Lee Mack is very funny. Lee Mack is very funny. His years as a stand-up comedian and work on pun-heavy sitcom Not Going Out means he can deliver lines thick and fast, at a pace suitable for the production’s style. His Maître-Jacques has all the unwillingness of a comedian who has signed up to do a 12 week run in a West End play. But his performance as the butler cum harpsichordist cum chef cum horseman cum hangman cum gardener provides the most fun. At one point he confiscated the Daily Mail from an audience member and shouted that it lies, especially regarding its theatre reviews. He quotes Michael Billington’s 3 star review and calls Valère an everyday Don Juan in Soho (playing next door at the Wyndham’s). He misremembers lines (or appears to) then moans at the audience that he’s got to translate it from the French. Mack has the farceur’s knack of making it seem as if the wheels are about to fall off at any minute and he’s barely keeping it together.
Of course, not all actors can be as talented as Lee Mack(!).There are no inward, psychologically driven performances in this production; it’s all about exterior. However, Matthew Horne and Katy Wix are deliciously hammy as lovers Valère and Elise. Ryan Gage is also hilarious as her brother Cléante: a powdered spendthrift fop who skips around the stage and whose wig has a tendency to fall off. It is low humour to have the two of them have different speech impediments, but it allows their performances to go hysterically over the top. Wix in particular is on another level of haughty aristocracy.

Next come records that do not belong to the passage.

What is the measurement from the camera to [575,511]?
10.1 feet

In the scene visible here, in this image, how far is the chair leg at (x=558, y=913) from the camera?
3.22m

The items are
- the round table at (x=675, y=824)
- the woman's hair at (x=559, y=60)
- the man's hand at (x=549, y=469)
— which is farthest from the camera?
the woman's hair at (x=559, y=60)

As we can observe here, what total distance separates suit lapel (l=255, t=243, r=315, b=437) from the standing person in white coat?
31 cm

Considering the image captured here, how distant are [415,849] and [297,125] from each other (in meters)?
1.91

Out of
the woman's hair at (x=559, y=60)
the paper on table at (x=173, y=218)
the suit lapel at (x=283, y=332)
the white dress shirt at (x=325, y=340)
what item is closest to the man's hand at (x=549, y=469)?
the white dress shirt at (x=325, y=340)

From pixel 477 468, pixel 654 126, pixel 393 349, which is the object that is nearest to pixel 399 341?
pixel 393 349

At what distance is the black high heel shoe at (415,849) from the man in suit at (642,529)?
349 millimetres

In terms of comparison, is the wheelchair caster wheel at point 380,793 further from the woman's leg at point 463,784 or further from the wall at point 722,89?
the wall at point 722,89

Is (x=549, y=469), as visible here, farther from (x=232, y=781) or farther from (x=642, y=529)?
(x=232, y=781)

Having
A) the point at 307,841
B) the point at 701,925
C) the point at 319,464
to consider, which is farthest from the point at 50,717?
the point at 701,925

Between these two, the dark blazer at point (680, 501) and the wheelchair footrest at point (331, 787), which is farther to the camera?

Griff Rhys Jones as the titular Harpagon puts in a memorably physical performance: intense eyes, false teeth, shabby hair, frail gate and clearly having a lot of fun in the role. Furthermore, it is a drainpipe full of water collapsing on his head that makes him realise that the love of his life is his money, asking ‘what is a man without his money?’ Similar to the gulling scenes in some of productions of Much Ado About Nothing, and in the box tree scene in the National’s excellent Twelfth Night, it is perhaps astute of Foley to use water as a dramatic means of revelation. Stand-up Andi Osho and Ellie White (The Windsors) impressively complete the main players.
Part of what Foley has done is turn the play into a typical farce: animal heads fall off walls, doors bang into people, feet go through chairs. But what worked wonderfully in his production of The Ladykillers and what is exploited to dizzy comedic heights in The Play that Goes Wrong doesn’t quite meet the same standards here. For example, a physical sequence leading up to the end of act one where a deer head falls onto Griff Rhys Jones seems mechanical and formulaic. However, Foley’s efforts, for the demographic to which this will appeal, are mostly very satisfying.
The Miser runs at the Garrick Theatre until 3rd June.